I am starting to play with ways to redesign that bathroom and make the area where the window is a bit wider. I want to be able to put a couch or something under the window and have a comfy hong out area. Its about 9-1/2' wide right now so it can't get too much narrower before it becomes cramped. But I think your right, if I could fit it in that corner right by the front of the theater, that would be ideal. Not sure if I will be able to work that one out and still have a decent amount of space in the family room. I don't want to turn that space into a hallway.



I am lucky in that my front and right walls are both concrete with 2.25" of foam on the inside and the ceiling is a suspended concrete slab also with a minimum of 2" of from on the bottom. So, I only really need to do the back and the left wall. And since the back goes into the brewery, I'm not all that concerned about it. For the side wall I am going to use 2x6 plates and stagger 2x4 studs to decouple the two sides. On the HT side I will put (2) layers 5/8" gyp. board with Green Glue. I will blow the cavity full of cellulose insulation and put a single layer of 5/8" gyp board on the family room side. If its not enough, I will add Green Glue and another layer of gyp. board. For the door, I will build the door with a hollow core with 2 free-moving layers of MLV in the center. The door is about 2" bigger than the opening and around the edges I will use Quiet door perimeter sweep. I think this will quiet it down pretty well, and beyond that, I am not overly concerned about sound leakage into the rest of the basement.

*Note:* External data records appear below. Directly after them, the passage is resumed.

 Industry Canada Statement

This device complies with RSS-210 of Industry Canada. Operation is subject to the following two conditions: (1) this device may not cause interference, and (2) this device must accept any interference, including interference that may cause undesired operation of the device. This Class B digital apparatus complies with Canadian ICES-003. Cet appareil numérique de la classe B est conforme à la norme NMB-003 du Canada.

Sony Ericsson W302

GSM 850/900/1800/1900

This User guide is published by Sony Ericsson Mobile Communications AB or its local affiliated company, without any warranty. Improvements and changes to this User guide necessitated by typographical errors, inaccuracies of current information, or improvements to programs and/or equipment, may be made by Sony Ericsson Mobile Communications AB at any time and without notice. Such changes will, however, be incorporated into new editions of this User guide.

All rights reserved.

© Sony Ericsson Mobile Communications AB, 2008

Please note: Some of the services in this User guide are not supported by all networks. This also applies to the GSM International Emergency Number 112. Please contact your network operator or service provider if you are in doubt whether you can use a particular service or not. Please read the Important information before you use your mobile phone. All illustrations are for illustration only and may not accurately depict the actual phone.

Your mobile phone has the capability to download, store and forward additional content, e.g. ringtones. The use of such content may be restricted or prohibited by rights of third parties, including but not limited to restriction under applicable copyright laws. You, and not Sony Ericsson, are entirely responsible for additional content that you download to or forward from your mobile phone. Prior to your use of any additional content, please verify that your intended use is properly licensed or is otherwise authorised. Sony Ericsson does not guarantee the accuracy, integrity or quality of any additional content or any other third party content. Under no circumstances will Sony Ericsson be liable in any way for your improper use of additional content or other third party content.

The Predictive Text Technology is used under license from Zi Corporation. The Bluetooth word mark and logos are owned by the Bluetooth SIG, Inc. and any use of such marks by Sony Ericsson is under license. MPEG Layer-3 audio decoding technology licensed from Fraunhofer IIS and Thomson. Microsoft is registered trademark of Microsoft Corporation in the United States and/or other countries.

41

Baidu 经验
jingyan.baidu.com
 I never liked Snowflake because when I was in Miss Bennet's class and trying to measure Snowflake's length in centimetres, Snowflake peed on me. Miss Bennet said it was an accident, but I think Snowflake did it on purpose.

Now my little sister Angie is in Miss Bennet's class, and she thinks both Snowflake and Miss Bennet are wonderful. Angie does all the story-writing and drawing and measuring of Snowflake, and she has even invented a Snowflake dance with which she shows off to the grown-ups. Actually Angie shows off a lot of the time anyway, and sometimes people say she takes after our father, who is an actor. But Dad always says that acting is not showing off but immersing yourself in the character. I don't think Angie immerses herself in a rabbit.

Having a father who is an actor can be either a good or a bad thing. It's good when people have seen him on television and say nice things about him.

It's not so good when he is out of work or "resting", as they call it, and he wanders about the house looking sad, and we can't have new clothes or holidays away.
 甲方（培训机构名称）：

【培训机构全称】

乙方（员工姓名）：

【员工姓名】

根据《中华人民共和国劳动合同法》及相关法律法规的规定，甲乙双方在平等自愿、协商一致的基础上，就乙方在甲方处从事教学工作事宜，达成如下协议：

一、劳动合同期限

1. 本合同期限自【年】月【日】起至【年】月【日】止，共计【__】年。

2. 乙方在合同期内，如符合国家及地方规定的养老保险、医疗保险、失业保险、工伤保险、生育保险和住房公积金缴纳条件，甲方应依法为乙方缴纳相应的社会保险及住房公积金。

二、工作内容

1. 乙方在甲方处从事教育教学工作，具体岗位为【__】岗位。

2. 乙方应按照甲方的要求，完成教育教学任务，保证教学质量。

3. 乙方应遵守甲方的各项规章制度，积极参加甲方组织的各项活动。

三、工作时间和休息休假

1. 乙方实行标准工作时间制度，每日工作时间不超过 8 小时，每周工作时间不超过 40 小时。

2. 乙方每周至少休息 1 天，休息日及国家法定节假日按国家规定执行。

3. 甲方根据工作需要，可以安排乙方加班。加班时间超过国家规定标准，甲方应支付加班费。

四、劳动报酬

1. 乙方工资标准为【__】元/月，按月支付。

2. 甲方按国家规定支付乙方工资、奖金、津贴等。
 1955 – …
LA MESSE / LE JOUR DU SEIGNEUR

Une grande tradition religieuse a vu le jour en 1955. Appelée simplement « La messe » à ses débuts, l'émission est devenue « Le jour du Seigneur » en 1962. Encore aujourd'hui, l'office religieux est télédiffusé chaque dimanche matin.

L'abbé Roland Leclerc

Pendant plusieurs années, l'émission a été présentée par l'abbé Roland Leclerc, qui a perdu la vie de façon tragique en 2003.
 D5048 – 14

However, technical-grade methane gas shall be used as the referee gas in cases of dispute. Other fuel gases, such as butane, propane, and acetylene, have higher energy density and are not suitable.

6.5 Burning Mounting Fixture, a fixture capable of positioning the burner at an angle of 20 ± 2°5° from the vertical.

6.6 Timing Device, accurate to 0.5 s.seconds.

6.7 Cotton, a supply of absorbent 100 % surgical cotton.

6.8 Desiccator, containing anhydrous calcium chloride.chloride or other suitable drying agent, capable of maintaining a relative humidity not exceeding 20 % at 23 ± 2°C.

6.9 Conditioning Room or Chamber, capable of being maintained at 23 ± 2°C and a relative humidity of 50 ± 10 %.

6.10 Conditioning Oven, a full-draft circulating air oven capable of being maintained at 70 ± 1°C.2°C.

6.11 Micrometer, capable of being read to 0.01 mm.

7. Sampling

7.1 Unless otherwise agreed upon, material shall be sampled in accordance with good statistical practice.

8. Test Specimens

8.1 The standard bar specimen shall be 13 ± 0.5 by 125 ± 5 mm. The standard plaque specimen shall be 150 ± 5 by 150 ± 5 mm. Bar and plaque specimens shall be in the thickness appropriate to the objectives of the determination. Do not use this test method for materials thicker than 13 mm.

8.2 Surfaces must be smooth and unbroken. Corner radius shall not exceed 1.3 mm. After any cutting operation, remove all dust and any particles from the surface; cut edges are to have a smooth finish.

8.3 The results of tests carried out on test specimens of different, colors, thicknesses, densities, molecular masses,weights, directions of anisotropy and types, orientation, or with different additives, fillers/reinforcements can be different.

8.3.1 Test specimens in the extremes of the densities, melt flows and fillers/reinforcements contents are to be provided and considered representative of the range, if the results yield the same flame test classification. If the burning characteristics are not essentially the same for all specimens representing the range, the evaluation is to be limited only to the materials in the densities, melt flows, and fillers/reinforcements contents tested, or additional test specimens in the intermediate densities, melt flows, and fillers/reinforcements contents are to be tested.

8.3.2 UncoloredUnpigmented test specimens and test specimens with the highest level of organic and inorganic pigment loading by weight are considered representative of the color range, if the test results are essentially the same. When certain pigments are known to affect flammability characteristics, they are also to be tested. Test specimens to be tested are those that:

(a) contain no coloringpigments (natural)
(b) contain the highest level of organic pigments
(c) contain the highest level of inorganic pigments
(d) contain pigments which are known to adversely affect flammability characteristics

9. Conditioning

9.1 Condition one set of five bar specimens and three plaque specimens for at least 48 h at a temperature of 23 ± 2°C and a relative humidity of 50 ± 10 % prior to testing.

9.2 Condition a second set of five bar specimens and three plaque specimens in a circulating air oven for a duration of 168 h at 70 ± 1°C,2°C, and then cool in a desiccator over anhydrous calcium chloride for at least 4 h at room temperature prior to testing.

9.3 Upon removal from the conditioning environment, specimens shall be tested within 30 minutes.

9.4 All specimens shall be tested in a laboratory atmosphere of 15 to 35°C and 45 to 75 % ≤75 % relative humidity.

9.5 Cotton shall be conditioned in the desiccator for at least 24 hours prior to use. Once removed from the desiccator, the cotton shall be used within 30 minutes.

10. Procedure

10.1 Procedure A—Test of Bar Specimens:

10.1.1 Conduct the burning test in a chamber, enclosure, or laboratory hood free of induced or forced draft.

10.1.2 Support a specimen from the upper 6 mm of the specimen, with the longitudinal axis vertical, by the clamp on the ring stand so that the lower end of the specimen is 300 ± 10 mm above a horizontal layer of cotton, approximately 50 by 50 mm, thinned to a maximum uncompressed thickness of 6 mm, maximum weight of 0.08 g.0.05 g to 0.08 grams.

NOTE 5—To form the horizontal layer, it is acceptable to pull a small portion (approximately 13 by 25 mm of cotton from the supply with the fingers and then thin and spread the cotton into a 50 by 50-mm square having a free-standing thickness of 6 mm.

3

I just started thinking about DIY speakers. I build custom furniture and have a full shop attached to my house. The more I think about it, the more I think I would be an idiot not to build my speakers. Hmmm, I guess in addition to building a house I can add speaker design research to the list of things to do.

This is going to be a fun project!
I forgot about you saying you were a cabinet builder. I would check out http://www.diysoundgroup.com/

https://www.parts-express.com/cat/speaker-kits/286?utm_source=google&utm_medium=cpc&utm_campaign=S_Cats_E&utm_group=speaker-kits_286_E

They seem to be the most popular on here.